We repeat the above process until all vertices and edges are numbered as shown below.

As each vertex is numbered exactly once, and so is each edge, the time complexity of MCS is $O(n + m)$. The cardinality-based tie breaker may add a factor $log(m)$ to it.

Repetitive Reduction

Given a fully numbered hypergraph by MCS, we carry out the selective reduction by repeating the following 3-step procedure:

Delete any bound variable that belongs to exactly one edge
Update $ \vert R(i) \vert $ accordingly
Delete any $R(i)$ s.t. $ \vert R(i) \vert = \vert R’(i) \vert \text{ or } \vert R(i) \vert = \vert R’(i+1) \vert $

In the 1st round shown below, we can immediately (1) delete $e, f \in R(3)$ and $i \in R(5)$, each appearing in exactly one edge. Then we shall (2) update the corresponding $ \vert R(3) \vert $ and $ \vert R(5) \vert $ to 2, to reflect their up-to-date cardinality after deletion. (3) While looking for $ \vert R(i) \vert = \vert R’(i) \vert \text{ or } \vert R(i) \vert = \vert R’(i+1) \vert $, we find two candidates,

$ \vert R(3) \vert = \vert R’(4) \vert $
$ \vert R(5) \vert = \vert R’(5) \vert $

Let’s delete them one by one following a descending order of timestamp, starting with $R(5)$. The deletion creates a void in the timestamp sequence, between $R(4)$ and $R(6)$, and may reduce $ \vert R’(6) \vert $. In this case, $ \vert R(5) \vert - \vert R’(5) \vert = 0$ says that every vertex in it has been numbered by its previous edges. So the deletion does not reduce $ \vert R’(6) \vert $. To fill the void, we decrement the timestamp of $R(6)$ by 1, making it the new $R(5)$. We repeat the same drill for $R(3)$. $ \vert R(3) \vert - \vert R’(3) \vert = 1$ says that 1 vertex is numbered at timestamp 3. Due to the deletion, we shall associate $R(4)$ with every vertex numbered at both timestamp 3 and 4. To fill this void, we decrement $R(4)$ to $R(3)$ and $R(5)$ to $R(4)$. The 1st round is over.

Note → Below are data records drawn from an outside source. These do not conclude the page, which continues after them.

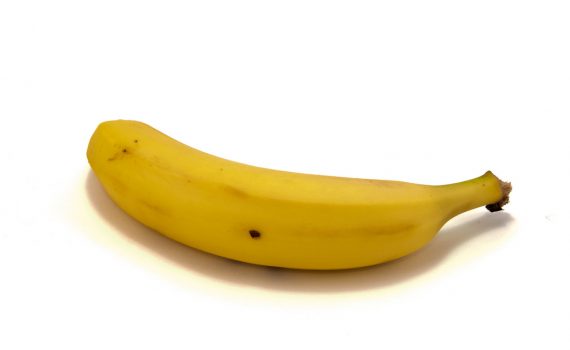 Banana (robin_24)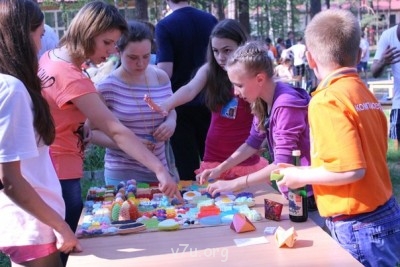 Лагеря для наших детей - Hh2NGB7TPlQ[1].jpg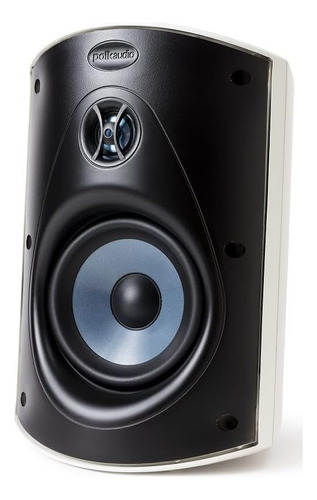 Polk Audio Atrium 6 Parlantes Para Exteriores Para Todo Clim
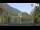 Webcam in Oetz, 2.5 mi away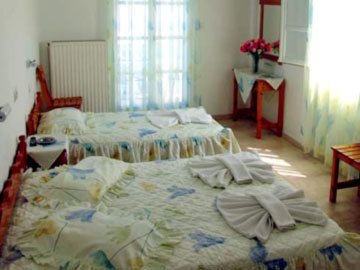 HOTEL HELLAS3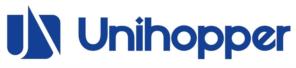 Unihopper
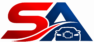 SA ENTERPRISES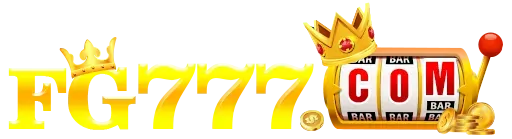 FG7773
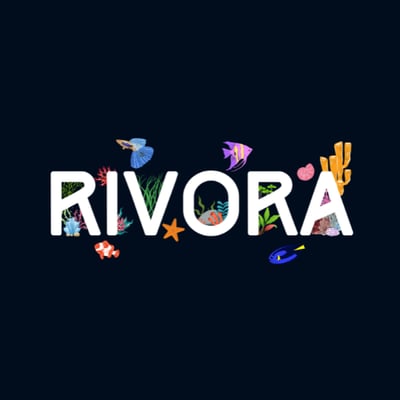 Rivora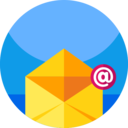 mail,envelope,communications,email,message,send,address,sent,direct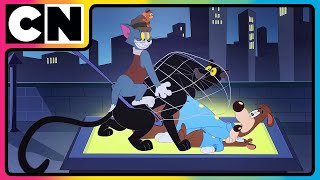Download lagu Tom and Jerry 😺🐭| The Great Panther Pursuit! 🤪| Best Animations😆| @cnindia mp3 Download lagu Tom and Jerry 😺🐭| The Great Panther Pursuit! 🤪| Best Animations😆| @cnindia mp3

We repeat the 3-step process in the 2nd round shown below. We can only (1) delete $h \in R(3)$ and (2) update $R(3)$, as no edge satisfies the condition $ \vert R(i) \vert = \vert R’(i) \vert \text{ or } \vert R(i) \vert = \vert R’(i+1) \vert $. The 2nd round is over.

As we can’t proceed any further, we wrap up the reduction.

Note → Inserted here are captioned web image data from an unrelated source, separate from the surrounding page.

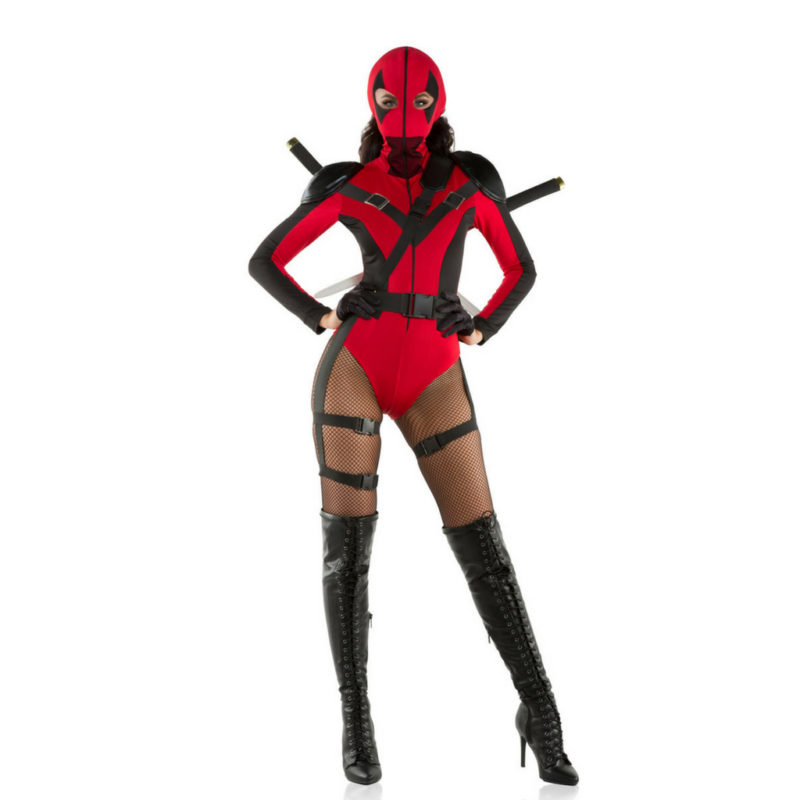 fantasia-feminina-sexy-adulta-deadpool-feminina (1)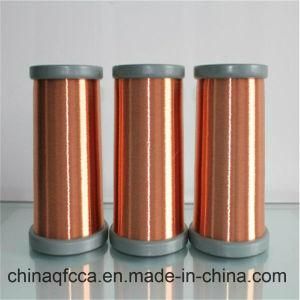 Enameled Copper Magnet Wire 1.5mm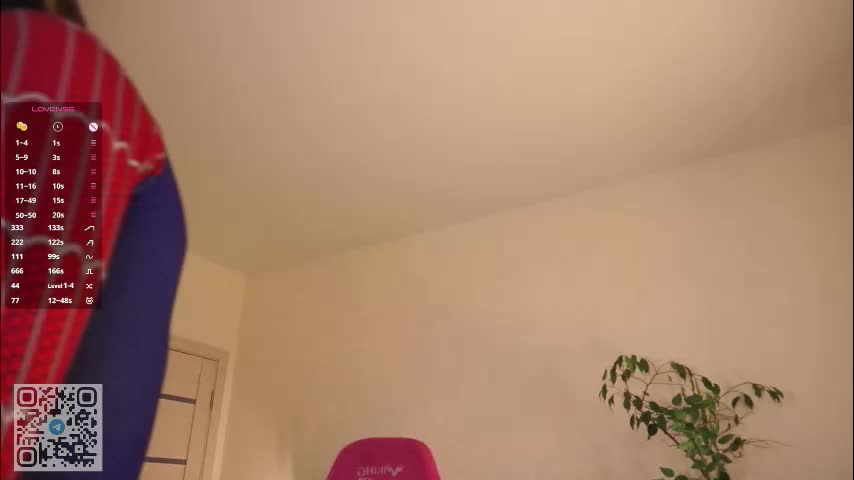 forestproject Live Sex March 14, 2026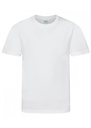 AWDis Kids Cool Smooth T JC020J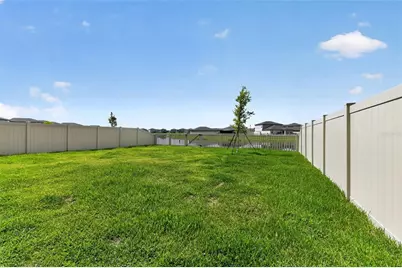 13065 Empress Jewel Trail, Parrish, FL 34219 - Photo 25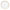 Haviland Symphonie Tart Platter
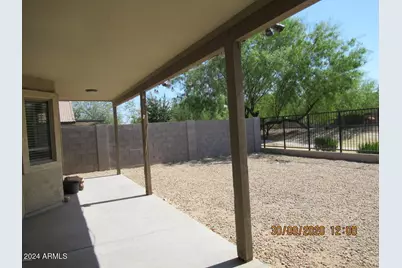 5313 W Pecan Road, Laveen, AZ 85339 - Photo 54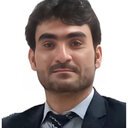 Mohammad Tahir Zamani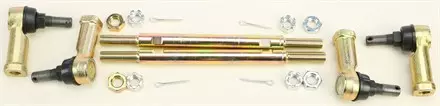 Tie Rod Upgrade Kit
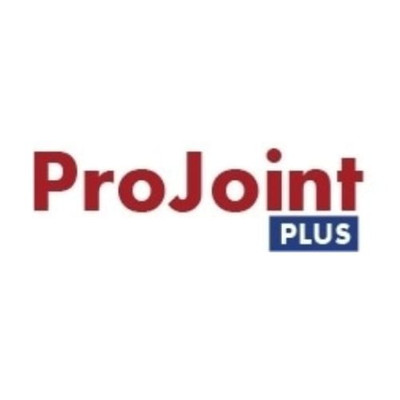 projointplus.net
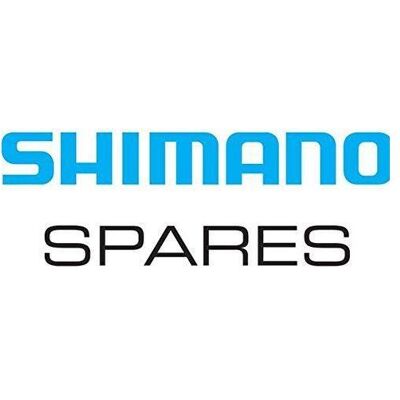 Shimano Rayon WH-MT601 HR - Publicité Shimano Rayon WH-MT601 HR - Publicité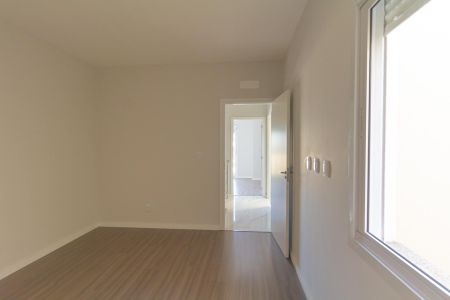 Casa à venda com 123m², 3 quartos e 2 vagas Casa à venda com 123m², 3 quartos e 2 vagasQuarto 1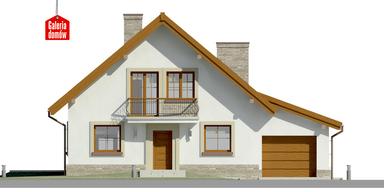 elevations 1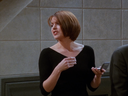 frasier_0908_02.png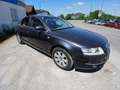 Audi A6 3,0 TDI V6 Quattro Tiptronic *Fahrbereit* Blau - thumbnail 2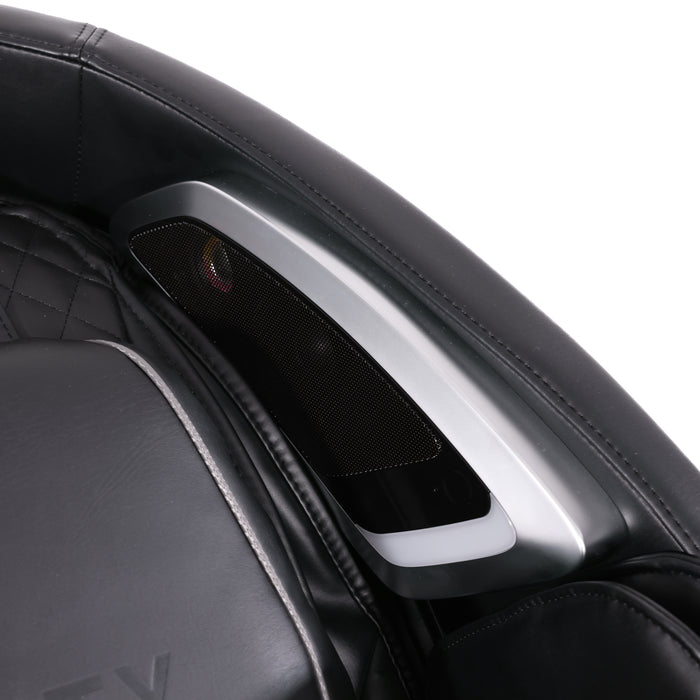 Infinity Evo Max™ 4D Massage Chair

By putting back all the relations (edges) which can be projected onto the existing variables (vertices), we have the selectively reduced query.

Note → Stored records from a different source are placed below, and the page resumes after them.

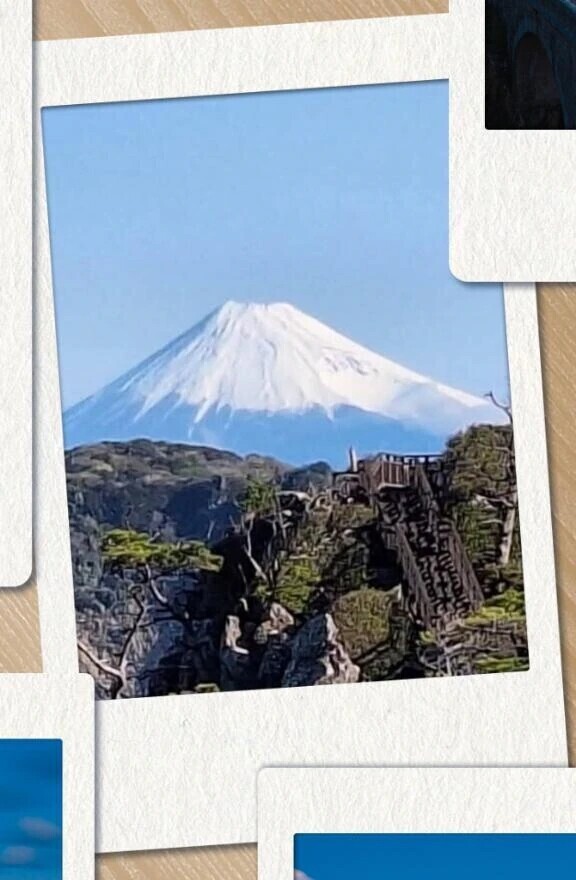 おはようございます☀️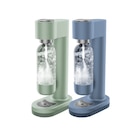 Machine à eau pétillante - CARREFOUR dans le catalogue Carrefour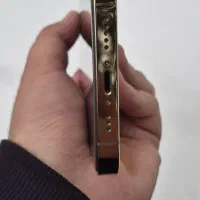 13pro|موبایل|تهران, شهرک محلاتی|دیوار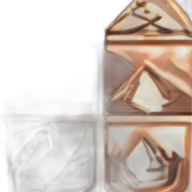 ba53db835d61.png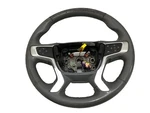 2018 Gmc Acadia Steering Wheel Gray 84047242 Oem. Fixed Price $42.49.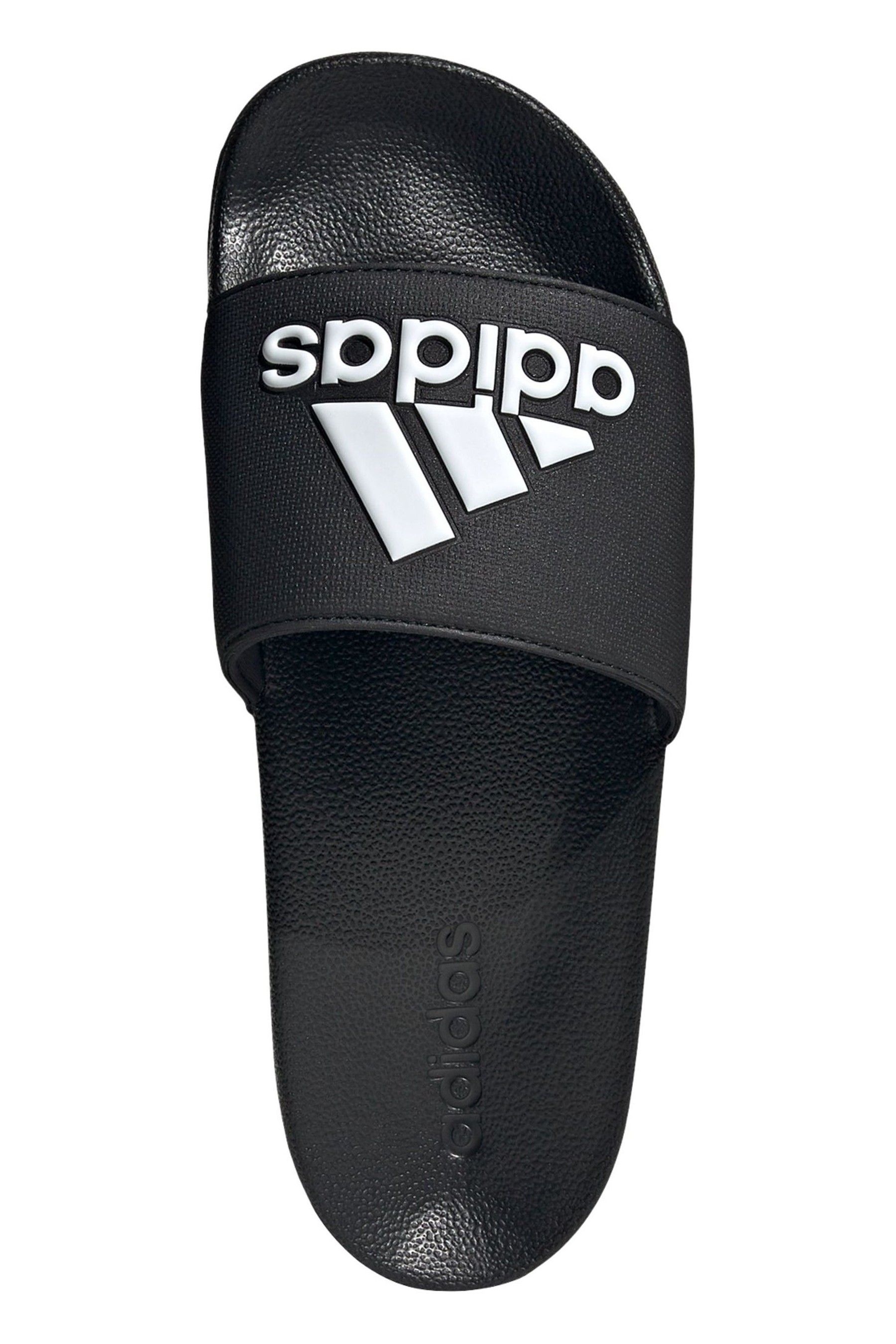 Nike and adidas slippers hot sale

The numbered edges expedite the check of the edges subsumed by others, bringing down the time complexity from $O(m^2)$ to $O(m)$.

To identify the vertices belonging to exactly one edge, it requires at least the maintenance of a min-heap that keeps the vertex appearing in the fewest edges, therefore adding another factor of $log(n)$.